(What the task requires):
According to the text on the European Union and human rights, in what year did the Commission launch its "EU Framework to strengthen the Rule of Law"?

Article 7 establishes a sanction mechanism to ensure the respect of European principles and values by European Union Member States beyond the legal limits posed by European Union competences. The European Union can intervene in situations of ’serious and persistent breach’ of these values, which include fundamental rights, democracy and the rule of law. Furthermore, there is a preventive phase in cases presenting a ’clear risk of a serious breach’ of European Union values in Member States. Since the rule of law is a prerequisite for ensuring respect for fundamental rights in situations of systemic threat to those rights and considering the difficult activation of the Article 7 TEU mechanism and infringement procedures with limited effect, in 2014 the Commission launched an “EU Framework to strengthen the Rule of Law”.

How the European Union responds to corporate-related human rights abuses

Recognizing that corporations can have a negative impact on human rights, the European Union has developed various tools to ease victims’ access to justice, even if there is still a long way to go. The cases related below show certain of the means through which victims of human rights abuses can access justice and through which severe and persistent violations of European Union values are ascertained and condemned.

Ombudsman decision in case 1409/2014/MHZ – FIDH and Vietnam Committee on Human Rights v. the European Commission (2016) 3

The case concerns whether the European Commission should have carried out a human rights impact assessment during the negotiations to conclude a free trade agreement with Vietnam.

The complainants (the International Federation for Human Rights and the Vietnam Committee on Human Rights) maintained that an impact assessment was necessary since the European Union is obliged to ensure that its trade agreements do not harm human rights abroad. [Moreover, the lack of a human rights impact assessment was inconsistent with the Commission’s current practice of systematically carrying out a human rights impact assessment in similar cases.] The Commission responded that the impact assessment was not necessary since a sustainability impact assessment had already been carried out in 2009 on a proposed EU/ASEAN free trade agreement, with included Vietnam. Since human rights violations are increasing in Vietnam, the complainants alleged that the issue was not covered by that previous impact assessment and that a number of fundamental rights issues in Vietnam could be further negatively affected by the Free Trade Agreement.

(Available data):
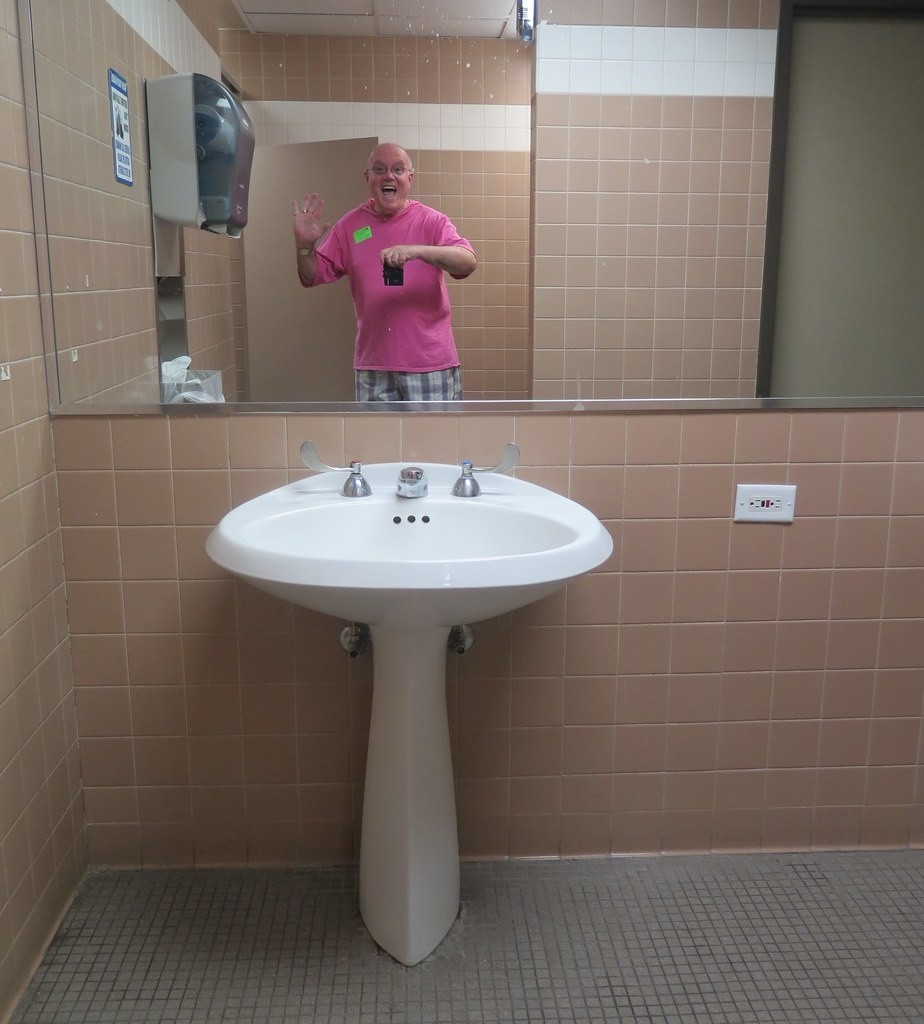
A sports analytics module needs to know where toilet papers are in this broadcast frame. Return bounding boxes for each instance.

(Response to this exercise):
2014